« Comment peut-on être exclu de tout ? »
Porte-parole du Collectif contre l’exploitation outrancière, Élie Domota* explique les raisons qui ont poussé les Guadeloupéens à se mettre en grève générale.
dans l’hebdo N° 1038 Acheter ce numéro
Un mouvement de grève a été lancé en Guadeloupe par le Collectif contre l’exploitation outrancière (« Lyannaj kont pwofitasyon »). Quelle en est l’origine ?
Élie Domota : La Guadeloupe vit depuis plusieurs années une situation sociale désastreuse. 100 000 personnes vivent en dessous du seuil de pauvreté [sur une population de 450 000 habitants, NDLR]. Nous avons un taux de chômage record, qui dépasse les 30 %. À cela, s’ajoute la vie chère. Importateurs et distributeurs imposent des marges exorbitantes. Ils font des profits colossaux sur le dos des Guadeloupéens. Un exemple : la différence de prix d’un kg de pâtes alimentaires est de près de 80 % entre la France et la Guadeloupe. On nous dit que c’est le transport et le coût du carburant. C’est faux ! Les documents de la douane l’attestent.
Le déclenchement de ce mouvement a été le prix des carburants. Nous sommes l’une des zones où l’essence est la plus chère de France. Syndicats, associations culturelles, organisations politiques et de défense des consommateurs, nous avons donc pris la décision de réunir nos forces et de publier une plateforme de revendications, notamment un relèvement immédiat d’au moins 200 euros des bas salaires, des retraites et des minima sociaux afin de relancer le pouvoir d’achat.
Élie Domota, le 29 janvier, lors d’une conférence de presse.
Tack/AFP
Les avertissements du collectif remontent à plus d’un mois. Qu’elle a été l’attitude de l’État, des élus et du patronat ?
Les représentants de l’État et nos élus nous ont accueillis avec le plus grand mépris. Quand nous avons organisé des manifestations les 16 et 17 décembre 2008, nous avons été reçus par le sous-préfet de Pointe-à-Pitre, lequel n’avait rien à nous dire. Le lendemain, le préfet a refusé de nous recevoir. Cela fait plus d’un mois que nous avons menacé d’un vaste mouvement social. L’État le savait, les collectivités et les patrons aussi, mais ces derniers ont continué le tapage médiatique en disant que tout allait pour le mieux dans le meilleur des mondes. Le ministre des « colonies », Yves Jégo, nous a fait parvenir un texte pour nous dire qu’il fallait reprendre le travail [^2]. En nous menaçant ! Depuis une semaine, des gendarmes affluent en Guadeloupe, et depuis peu des bâtiments militaires croisent au large de l’île. Comme si on voulait massacrer les « nègres ». Cela rappelle 1967 et l’assassinat de plus de 100 Guadeloupéens à la suite d’une grève dans le bâtiment pour une augmentation de salaire.

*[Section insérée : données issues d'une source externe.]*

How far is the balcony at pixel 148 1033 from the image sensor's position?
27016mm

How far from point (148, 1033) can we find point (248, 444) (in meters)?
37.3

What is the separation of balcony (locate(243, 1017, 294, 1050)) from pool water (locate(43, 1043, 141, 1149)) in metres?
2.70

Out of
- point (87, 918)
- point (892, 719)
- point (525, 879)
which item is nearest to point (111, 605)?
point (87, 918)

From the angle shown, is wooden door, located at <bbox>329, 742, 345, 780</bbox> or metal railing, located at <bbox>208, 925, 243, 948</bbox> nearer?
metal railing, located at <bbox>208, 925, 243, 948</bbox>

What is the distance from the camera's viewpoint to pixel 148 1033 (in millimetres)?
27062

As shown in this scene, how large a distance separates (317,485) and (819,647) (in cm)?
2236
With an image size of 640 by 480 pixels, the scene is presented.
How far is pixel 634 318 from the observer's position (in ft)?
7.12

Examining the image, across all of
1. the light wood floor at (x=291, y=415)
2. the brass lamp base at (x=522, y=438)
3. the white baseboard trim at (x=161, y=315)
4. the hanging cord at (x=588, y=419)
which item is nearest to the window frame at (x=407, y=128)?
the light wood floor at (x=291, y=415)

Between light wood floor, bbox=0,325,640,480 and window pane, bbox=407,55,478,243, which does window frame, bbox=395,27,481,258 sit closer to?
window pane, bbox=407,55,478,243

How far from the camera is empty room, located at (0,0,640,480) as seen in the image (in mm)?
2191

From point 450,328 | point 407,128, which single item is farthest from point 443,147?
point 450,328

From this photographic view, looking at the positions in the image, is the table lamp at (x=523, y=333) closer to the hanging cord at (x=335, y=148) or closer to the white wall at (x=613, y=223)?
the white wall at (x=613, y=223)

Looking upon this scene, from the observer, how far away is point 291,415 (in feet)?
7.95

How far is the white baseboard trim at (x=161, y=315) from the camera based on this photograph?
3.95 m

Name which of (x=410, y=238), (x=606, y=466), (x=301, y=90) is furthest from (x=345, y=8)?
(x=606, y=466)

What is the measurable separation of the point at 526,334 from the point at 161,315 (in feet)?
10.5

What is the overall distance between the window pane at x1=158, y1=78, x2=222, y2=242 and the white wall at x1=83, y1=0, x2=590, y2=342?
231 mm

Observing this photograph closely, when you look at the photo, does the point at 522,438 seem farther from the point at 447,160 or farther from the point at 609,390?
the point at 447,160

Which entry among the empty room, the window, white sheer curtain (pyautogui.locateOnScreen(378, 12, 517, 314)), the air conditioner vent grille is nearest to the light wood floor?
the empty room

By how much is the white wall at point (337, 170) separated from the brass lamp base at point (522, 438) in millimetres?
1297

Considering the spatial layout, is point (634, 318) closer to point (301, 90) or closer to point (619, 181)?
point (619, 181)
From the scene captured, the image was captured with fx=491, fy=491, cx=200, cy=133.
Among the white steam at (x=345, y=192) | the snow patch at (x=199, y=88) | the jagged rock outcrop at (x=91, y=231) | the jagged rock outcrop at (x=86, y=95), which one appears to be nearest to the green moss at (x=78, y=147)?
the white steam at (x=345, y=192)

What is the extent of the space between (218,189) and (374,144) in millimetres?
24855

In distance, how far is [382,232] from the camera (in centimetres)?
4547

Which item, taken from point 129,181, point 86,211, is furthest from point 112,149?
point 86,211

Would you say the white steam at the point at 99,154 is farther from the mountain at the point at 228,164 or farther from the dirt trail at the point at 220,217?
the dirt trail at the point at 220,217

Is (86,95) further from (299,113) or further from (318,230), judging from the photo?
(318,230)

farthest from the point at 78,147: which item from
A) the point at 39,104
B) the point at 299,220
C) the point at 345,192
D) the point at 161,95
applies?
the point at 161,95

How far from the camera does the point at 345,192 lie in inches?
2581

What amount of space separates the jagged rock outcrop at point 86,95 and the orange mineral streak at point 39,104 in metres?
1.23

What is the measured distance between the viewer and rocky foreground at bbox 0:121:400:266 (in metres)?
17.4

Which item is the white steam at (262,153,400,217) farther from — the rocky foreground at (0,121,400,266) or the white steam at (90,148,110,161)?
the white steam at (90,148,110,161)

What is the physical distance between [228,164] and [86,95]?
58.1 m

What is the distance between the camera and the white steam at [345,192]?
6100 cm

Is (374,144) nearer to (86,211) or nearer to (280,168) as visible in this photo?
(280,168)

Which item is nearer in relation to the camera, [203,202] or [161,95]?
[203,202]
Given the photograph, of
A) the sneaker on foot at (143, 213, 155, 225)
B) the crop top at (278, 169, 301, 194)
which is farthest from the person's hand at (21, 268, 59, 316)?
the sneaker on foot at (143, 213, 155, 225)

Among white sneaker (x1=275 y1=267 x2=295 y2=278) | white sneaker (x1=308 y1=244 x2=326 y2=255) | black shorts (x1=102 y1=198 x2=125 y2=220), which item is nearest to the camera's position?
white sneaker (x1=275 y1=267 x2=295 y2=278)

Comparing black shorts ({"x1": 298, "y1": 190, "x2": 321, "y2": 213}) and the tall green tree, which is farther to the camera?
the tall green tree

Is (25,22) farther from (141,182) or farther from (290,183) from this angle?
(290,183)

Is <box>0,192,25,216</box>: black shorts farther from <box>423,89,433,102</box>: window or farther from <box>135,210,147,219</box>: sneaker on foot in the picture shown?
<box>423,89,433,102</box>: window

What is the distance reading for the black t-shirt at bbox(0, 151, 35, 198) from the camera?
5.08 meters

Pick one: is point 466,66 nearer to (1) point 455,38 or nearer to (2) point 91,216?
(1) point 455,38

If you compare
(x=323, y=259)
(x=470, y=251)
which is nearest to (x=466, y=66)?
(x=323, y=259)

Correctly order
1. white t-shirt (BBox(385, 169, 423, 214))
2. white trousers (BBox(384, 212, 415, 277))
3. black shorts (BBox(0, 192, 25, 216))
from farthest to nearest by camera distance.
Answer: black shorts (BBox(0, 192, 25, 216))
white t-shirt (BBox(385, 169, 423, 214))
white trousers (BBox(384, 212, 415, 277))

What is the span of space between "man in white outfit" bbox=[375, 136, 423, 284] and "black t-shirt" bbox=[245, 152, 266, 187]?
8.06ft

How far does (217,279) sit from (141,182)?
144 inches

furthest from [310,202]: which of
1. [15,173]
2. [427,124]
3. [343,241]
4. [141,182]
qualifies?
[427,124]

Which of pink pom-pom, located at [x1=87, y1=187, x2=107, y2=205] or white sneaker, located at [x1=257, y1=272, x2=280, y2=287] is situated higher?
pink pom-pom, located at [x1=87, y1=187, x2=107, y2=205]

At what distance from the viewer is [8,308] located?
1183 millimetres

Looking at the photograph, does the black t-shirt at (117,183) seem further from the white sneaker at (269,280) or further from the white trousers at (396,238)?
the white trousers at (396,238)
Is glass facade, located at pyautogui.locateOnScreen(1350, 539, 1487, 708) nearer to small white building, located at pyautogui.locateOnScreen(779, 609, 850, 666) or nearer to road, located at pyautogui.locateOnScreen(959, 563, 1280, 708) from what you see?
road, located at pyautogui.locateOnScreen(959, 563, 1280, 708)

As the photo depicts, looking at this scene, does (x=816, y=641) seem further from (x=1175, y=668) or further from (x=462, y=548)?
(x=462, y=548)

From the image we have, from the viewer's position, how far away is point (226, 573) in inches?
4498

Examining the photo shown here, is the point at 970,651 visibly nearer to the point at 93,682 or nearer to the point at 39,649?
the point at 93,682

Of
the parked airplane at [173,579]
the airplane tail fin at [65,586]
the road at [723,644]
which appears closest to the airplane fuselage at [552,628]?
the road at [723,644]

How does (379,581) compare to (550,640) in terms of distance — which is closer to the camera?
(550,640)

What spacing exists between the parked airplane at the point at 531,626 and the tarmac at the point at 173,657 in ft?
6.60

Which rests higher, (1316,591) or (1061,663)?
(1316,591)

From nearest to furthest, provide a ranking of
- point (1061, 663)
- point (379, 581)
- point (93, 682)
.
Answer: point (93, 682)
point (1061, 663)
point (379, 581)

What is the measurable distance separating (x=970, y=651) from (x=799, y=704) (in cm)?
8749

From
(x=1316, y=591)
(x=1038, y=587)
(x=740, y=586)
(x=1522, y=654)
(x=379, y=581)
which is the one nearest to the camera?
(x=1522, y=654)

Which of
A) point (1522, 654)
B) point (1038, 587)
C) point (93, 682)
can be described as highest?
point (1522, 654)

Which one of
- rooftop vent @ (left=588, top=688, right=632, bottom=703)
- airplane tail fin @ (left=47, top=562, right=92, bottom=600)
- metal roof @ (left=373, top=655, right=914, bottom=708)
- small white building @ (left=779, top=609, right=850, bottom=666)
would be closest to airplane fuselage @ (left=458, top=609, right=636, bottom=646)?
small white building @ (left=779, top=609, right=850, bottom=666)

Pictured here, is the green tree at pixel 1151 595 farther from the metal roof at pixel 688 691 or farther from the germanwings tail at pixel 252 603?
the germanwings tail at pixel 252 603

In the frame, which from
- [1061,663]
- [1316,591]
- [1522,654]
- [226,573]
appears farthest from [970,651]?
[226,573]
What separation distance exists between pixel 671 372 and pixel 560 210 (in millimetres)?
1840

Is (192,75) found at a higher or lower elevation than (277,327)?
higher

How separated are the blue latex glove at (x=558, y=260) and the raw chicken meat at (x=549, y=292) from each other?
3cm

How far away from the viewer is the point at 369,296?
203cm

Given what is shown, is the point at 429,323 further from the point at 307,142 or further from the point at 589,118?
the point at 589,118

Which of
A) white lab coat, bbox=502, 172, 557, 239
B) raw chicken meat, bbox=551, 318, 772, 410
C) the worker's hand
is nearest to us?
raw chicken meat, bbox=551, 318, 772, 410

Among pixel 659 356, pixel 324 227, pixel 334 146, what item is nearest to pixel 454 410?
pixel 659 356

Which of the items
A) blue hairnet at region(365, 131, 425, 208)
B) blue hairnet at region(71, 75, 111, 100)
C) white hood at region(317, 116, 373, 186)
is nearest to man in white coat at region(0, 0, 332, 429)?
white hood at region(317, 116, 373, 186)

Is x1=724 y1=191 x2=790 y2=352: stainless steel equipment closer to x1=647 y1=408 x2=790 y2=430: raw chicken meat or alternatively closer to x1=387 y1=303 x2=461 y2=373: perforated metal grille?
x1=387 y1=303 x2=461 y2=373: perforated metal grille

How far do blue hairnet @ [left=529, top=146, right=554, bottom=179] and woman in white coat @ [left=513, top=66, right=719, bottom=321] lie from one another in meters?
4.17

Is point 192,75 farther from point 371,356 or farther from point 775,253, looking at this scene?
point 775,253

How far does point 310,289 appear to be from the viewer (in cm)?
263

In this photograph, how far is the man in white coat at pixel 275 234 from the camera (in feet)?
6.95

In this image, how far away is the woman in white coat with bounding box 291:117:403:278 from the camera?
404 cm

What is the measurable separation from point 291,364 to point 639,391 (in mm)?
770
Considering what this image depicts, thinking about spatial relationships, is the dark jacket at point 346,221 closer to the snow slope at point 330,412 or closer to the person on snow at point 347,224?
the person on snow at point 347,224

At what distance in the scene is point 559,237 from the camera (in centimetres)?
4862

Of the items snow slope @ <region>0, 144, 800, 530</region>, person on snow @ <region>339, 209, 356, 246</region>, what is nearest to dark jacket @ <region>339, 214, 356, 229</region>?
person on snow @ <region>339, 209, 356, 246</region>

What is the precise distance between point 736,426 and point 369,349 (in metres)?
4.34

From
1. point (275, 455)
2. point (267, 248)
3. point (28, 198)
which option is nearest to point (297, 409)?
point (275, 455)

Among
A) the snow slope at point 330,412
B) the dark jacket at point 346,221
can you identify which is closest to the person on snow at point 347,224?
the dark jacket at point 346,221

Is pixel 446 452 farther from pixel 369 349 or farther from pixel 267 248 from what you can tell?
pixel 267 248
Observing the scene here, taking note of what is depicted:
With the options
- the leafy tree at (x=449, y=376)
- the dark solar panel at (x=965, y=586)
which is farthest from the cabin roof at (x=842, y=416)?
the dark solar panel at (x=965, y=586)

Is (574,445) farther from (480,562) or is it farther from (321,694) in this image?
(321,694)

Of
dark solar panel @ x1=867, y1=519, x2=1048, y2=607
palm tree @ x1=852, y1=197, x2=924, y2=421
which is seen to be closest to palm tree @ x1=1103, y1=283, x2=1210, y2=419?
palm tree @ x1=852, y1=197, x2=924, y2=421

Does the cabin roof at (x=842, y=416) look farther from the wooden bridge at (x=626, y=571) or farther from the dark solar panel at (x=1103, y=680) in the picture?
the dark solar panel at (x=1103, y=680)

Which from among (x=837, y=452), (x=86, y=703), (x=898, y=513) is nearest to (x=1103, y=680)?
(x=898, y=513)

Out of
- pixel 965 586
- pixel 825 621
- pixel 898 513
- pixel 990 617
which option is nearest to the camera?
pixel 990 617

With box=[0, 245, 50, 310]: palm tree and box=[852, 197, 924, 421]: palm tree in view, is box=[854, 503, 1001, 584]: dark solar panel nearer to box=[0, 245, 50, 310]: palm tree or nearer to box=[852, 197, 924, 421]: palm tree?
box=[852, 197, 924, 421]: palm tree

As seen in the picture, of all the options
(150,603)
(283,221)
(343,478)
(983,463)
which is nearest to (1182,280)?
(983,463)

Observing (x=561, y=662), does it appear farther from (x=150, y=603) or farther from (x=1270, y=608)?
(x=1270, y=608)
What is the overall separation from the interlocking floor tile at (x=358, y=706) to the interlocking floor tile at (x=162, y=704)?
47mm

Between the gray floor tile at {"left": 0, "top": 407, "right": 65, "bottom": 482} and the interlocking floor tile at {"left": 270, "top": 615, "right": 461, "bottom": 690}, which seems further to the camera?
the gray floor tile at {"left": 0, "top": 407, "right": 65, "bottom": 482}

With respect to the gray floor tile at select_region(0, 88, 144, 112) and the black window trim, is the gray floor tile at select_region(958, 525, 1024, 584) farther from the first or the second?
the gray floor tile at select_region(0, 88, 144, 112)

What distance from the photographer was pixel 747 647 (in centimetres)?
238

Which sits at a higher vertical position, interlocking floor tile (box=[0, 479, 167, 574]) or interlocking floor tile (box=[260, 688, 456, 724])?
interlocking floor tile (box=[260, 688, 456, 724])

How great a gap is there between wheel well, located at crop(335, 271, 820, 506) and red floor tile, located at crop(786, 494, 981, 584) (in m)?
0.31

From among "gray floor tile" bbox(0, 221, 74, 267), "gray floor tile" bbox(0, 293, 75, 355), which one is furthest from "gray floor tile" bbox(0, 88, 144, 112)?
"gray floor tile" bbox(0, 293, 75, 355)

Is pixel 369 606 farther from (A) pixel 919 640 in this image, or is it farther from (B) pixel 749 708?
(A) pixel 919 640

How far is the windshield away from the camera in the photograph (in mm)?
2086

On vous reproche de mettre à mal l’économie guadeloupéenne avec ce mouvement et vos revendications. Que répondez-vous ?
Nos revendications sont légitimes. D’ailleurs, quand on les compare avec celles des travailleurs français, nous sommes en deçà de ce qu’ils réclament, notamment sur le salaire minimum, les minima sociaux et les augmentations de salaires. Nous exigeons de plus la transparence sur les prix ainsi que la baisse du prix des denrées de première nécessité et de ce qui concerne la vie quotidienne : eau, transport, communication, électricité, gaz, etc.
Nous posons également le problème de la discrimination raciale à l’embauche. Comment peut-on, en Guadeloupe – alors que nous, Guadeloupéens d’origine africaine et indienne, composons la majorité de la population –, être exclu de tout ? La paix sociale n’est possible que si la majorité des enfants de ce pays ne sont pas exclus de tout. Il faut que les Guadeloupéens puissent travailler en Guadeloupe.
- Élie Domota est aussi secrétaire général de l’Union générale des travailleurs de Guadeloupe (UGTG).
[^2]: Dans un communiqué daté du 28 janvier, le secrétaire d’État à l’Outre-Mer a indiqué qu’un cycle de discussions « n’est possible que dans un climat apaisé où chacun respecte l’autre et où l’activité reprend son cours normal » dans l’île antillaise.